Influence of the rope effect on the slip curve of laterally loaded, nailed and screwed timber-to-timber connections: Fid-Bau Portal

Influence of the rope effect on the slip curve of laterally loaded, nailed and screwed timber-to-timber connections

Gečys, Tomas / Bader, Thomas K. / Olsson, Anders / Kajėnas, Simonas

Highlights • Contribution of fastener’s axial resistance to lateral strength of connections. • Experimental database of timber-to-timber connections with different types fasteners. • Comparison of experiments with European design model for timber connections.

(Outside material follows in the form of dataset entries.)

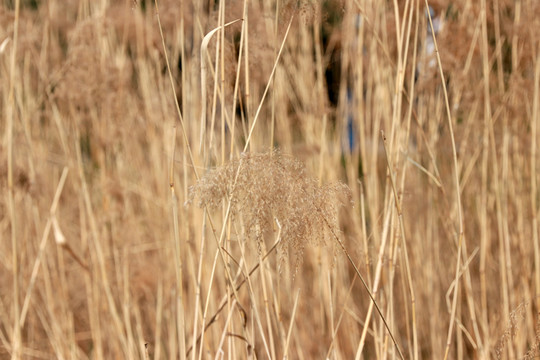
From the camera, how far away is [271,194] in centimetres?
72

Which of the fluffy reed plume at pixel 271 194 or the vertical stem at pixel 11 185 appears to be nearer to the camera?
the fluffy reed plume at pixel 271 194

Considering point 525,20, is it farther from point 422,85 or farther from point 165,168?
point 165,168

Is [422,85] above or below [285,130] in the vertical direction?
above

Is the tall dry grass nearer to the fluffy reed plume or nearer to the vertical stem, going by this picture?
the vertical stem

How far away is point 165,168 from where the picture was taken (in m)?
1.77

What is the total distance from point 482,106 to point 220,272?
2.88ft

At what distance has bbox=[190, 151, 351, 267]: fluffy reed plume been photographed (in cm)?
73

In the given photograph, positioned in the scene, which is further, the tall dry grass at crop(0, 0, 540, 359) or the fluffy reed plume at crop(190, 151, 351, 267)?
the tall dry grass at crop(0, 0, 540, 359)

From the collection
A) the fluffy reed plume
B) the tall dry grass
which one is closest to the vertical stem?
the tall dry grass

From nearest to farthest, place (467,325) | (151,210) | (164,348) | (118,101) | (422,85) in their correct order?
(422,85) → (118,101) → (467,325) → (164,348) → (151,210)

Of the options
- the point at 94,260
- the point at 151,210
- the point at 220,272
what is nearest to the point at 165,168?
the point at 151,210

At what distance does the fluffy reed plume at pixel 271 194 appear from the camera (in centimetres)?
73

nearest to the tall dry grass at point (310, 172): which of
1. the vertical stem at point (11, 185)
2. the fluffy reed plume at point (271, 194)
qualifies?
the vertical stem at point (11, 185)

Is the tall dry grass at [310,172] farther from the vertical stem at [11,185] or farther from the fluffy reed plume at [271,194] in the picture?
the fluffy reed plume at [271,194]
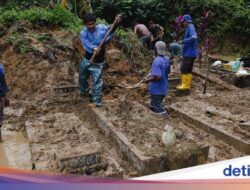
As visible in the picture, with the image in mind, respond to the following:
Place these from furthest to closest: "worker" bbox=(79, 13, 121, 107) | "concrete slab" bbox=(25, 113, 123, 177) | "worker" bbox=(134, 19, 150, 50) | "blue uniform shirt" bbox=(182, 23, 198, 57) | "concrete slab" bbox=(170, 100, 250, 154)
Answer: "worker" bbox=(134, 19, 150, 50), "blue uniform shirt" bbox=(182, 23, 198, 57), "worker" bbox=(79, 13, 121, 107), "concrete slab" bbox=(170, 100, 250, 154), "concrete slab" bbox=(25, 113, 123, 177)

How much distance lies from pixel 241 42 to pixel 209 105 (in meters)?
8.27

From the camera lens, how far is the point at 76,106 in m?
8.42

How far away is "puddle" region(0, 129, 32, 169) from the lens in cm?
583

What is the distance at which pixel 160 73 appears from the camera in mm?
7246

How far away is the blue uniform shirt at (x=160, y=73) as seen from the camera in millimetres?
7219

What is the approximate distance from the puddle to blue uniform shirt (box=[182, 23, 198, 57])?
424 centimetres

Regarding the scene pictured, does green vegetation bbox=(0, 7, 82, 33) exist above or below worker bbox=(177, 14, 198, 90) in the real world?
above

Abstract Timber-to-timber connections with different types of screws and nails were experimentally investigated with the aim to quantify the contribution of their axial resistance to their slip and their lateral load bearing capacity, which is the so-called rope effect in dowel-type timber connections. Five different types of screws, including partly threaded and double-threaded screws, as well as three types of nails, including smooth round nails, twisted square-sectioned and grooved nails, were used in the experimental investigations in order to cover a broad range of axial resistance of fasteners. Their behavior was tested in single shear and double shear timber-to-timber connections. In addition to connection testing, system and material properties were experimentally determined. This gave input to design equations and allowed for a comparison of the mechanical model in the European design standard for timber structures, Eurocode 5, with experiments. Experiments indicate that the initial slip modulus in the quasi-elastic domain is not influenced by withdrawal capacity of the fastener, while it shows pronounced influence on load-carrying capacity and the nonlinear shape of the slip curve of the connection at larger deformations. Rope effect strongly depends on fastener properties. High axial resistance of fasteners leads to highly non-linear slip curves and design equations tended to underestimate strength including the rope effect up to a displacement limit of 15 mm. Experimentally observed failure modes were well in line with the theoretical failure modes predicted by the design model. The provided experimental results are motivation for improvement of design models and development of analytical and numerical models that account for nonlinear effects in the complex load transfer mechanism.